### YOUR INSTRUCTIONS
Return verbatim the run of lines that opens with the line holding "From amongst" and closes with the last line of the records.

### DATA EXTRACT
#####
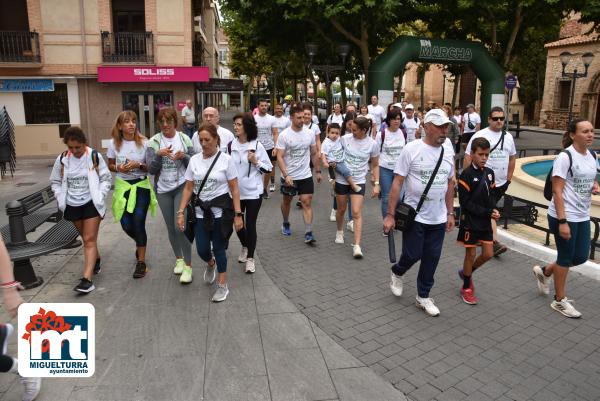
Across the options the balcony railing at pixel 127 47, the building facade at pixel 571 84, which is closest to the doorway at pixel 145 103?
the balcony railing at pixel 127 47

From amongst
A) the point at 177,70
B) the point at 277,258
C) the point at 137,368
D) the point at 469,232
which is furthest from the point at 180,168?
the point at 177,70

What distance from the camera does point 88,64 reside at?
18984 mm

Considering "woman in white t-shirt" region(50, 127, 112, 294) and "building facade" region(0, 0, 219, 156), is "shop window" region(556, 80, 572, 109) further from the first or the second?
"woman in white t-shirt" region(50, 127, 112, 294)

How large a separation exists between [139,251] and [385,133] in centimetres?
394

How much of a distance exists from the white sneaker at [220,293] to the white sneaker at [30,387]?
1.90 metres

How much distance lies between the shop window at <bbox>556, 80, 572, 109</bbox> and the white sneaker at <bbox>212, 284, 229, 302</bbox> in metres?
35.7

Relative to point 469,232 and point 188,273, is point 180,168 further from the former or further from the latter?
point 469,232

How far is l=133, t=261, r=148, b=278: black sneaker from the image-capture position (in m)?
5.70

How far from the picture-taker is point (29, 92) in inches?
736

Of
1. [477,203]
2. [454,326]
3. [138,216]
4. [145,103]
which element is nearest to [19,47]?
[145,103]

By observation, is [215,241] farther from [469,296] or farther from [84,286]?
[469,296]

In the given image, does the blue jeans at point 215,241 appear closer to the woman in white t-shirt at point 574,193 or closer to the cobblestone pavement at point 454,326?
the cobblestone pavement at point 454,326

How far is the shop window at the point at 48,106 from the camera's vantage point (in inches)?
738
#####
### ANSWER IN FULL
From amongst
A) the point at 177,70
B) the point at 277,258
C) the point at 137,368
D) the point at 469,232
which is furthest from the point at 180,168?
the point at 177,70

What distance from the camera does point 88,64 reside at?
18984 mm

Considering "woman in white t-shirt" region(50, 127, 112, 294) and "building facade" region(0, 0, 219, 156), is "shop window" region(556, 80, 572, 109) further from the first or the second?
"woman in white t-shirt" region(50, 127, 112, 294)

How large a separation exists between [139,251] and [385,133] in centimetres?
394

How much of a distance exists from the white sneaker at [220,293] to the white sneaker at [30,387]?
1.90 metres

How much distance lies between the shop window at <bbox>556, 80, 572, 109</bbox> and the white sneaker at <bbox>212, 284, 229, 302</bbox> in metres?
35.7

Relative to point 469,232 and point 188,273, is point 180,168 further from the former or further from the latter?
point 469,232

How far is l=133, t=261, r=148, b=278: black sneaker from the image-capture position (in m)?
5.70

How far from the picture-taker is point (29, 92) in inches?
736

Of
1. [477,203]
2. [454,326]
3. [138,216]
4. [145,103]
which element is nearest to [19,47]?
[145,103]

By observation, is [215,241] farther from [469,296] or farther from [84,286]?
[469,296]

In the given image, does the blue jeans at point 215,241 appear closer to the woman in white t-shirt at point 574,193 or closer to the cobblestone pavement at point 454,326?
the cobblestone pavement at point 454,326

How far is the shop window at the point at 48,106 from the camera's vantage point (in inches)?
738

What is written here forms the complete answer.